_Text block_

Chevy's talking to me and I hear them. It's big of you to listen. If you want to catch me right at the cusp of me becoming a truck guy, I know I bought the truck that you sell, but you know what I mean? Give him two more. It's a bidding war. How many trucks? How many trucks? Not quality, just quantity.

They gotta be EV trucks. They gotta be electric. They gotta be electric. I'm not gonna be rolling coal. I'm gonna be rolling lithium. None of that Maverick unibody hybrid stuff either. Pure EVs. I hear you wanna go with the Honda Ridgeline or the Toyota truck truck. I don't know what that's called. God damn. But...

Yeah, if if I mean, Bob, you kind of hooked me up on the contact. So, you know, I there are features about the Chevy that I didn't even know existed and that I was already really hype on the Chevy.

Tacoma. They have a Tacoma. Yeah, the Taco. I don't think they have an electric one, though. No, Toyota. I don't even think Toyota has hybrid trucks. They might have a hybrid Tundra. The Tundra apparently has a hybrid. I don't know what the Tundra is, but... Toyota's weird because they're very against making fully electric vehicles, which is strange given that they started it with the Prius. I know that's a hybrid, but...

(Stored data entries)
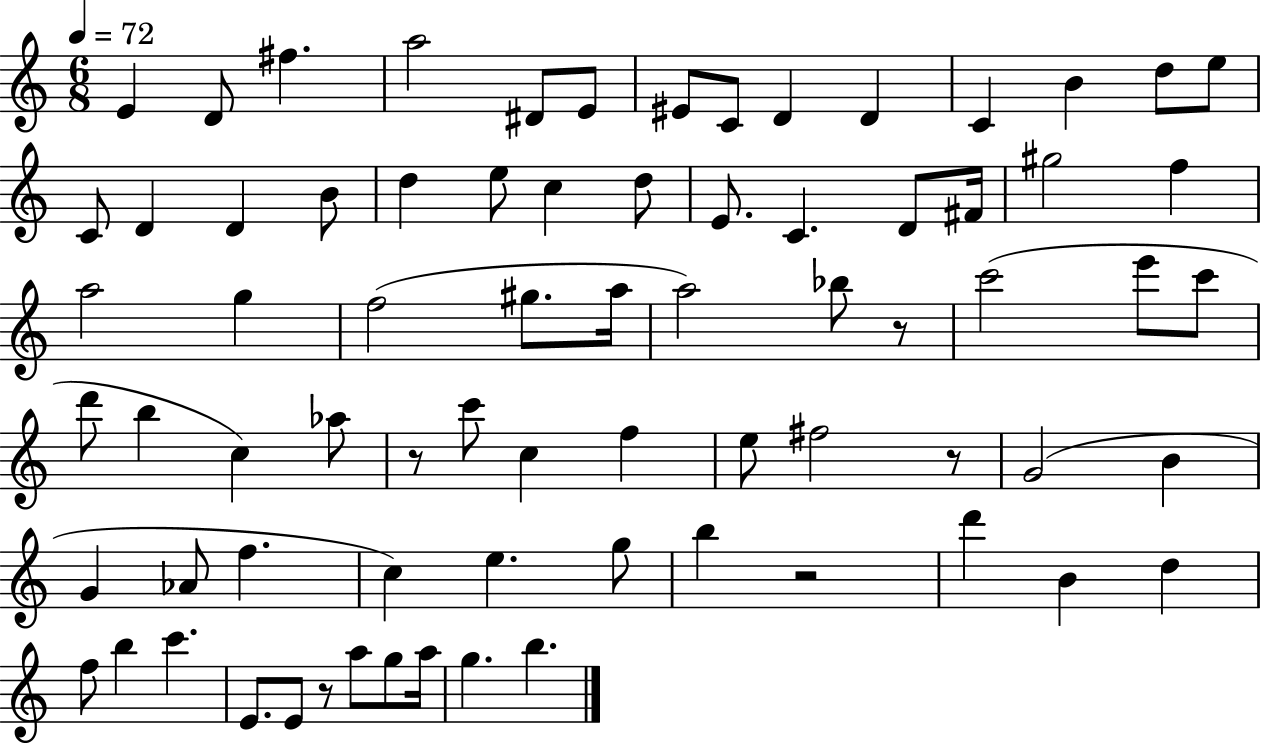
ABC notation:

X:1
T:Untitled
M:6/8
L:1/4
K:C
E D/2 ^f a2 ^D/2 E/2 ^E/2 C/2 D D C B d/2 e/2 C/2 D D B/2 d e/2 c d/2 E/2 C D/2 ^F/4 ^g2 f a2 g f2 ^g/2 a/4 a2 _b/2 z/2 c'2 e'/2 c'/2 d'/2 b c _a/2 z/2 c'/2 c f e/2 ^f2 z/2 G2 B G _A/2 f c e g/2 b z2 d' B d f/2 b c' E/2 E/2 z/2 a/2 g/2 a/4 g b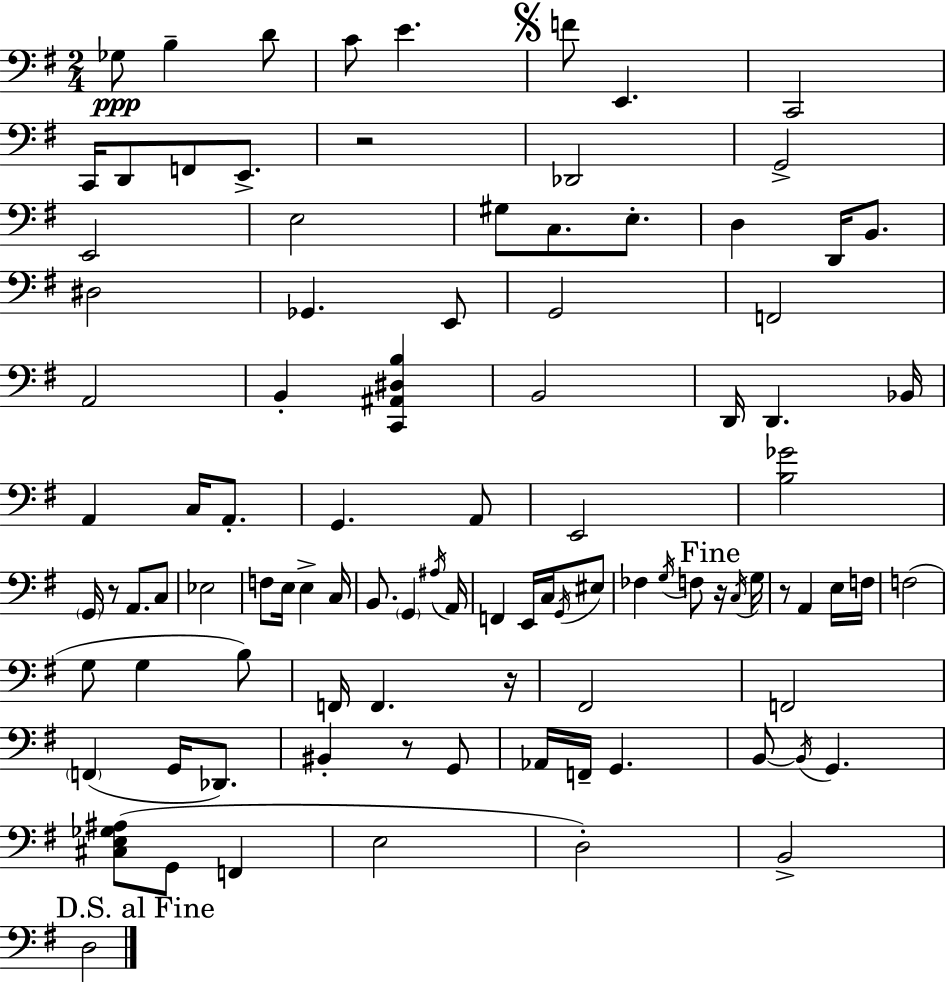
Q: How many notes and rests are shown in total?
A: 98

_Task requirements_
1 – Which Toyota truck does the truck conversation say apparently has a hybrid?
2 – Name every truck model mentioned in the truck conversation.
3 – Write out the truck conversation starting at "They gotta be EV" and ending at "God damn. But...", substituting "electrons" for "lithium".

_Results for the exercise_
1 – The Tundra.

2 – Maverick, Honda Ridgeline, Tacoma, Tundra

3 –
They gotta be EV trucks. They gotta be electric. They gotta be electric. I'm not gonna be rolling coal. I'm gonna be rolling electrons. None of that Maverick unibody hybrid stuff either. Pure EVs. I hear you wanna go with the Honda Ridgeline or the Toyota truck truck. I don't know what that's called. God damn. But...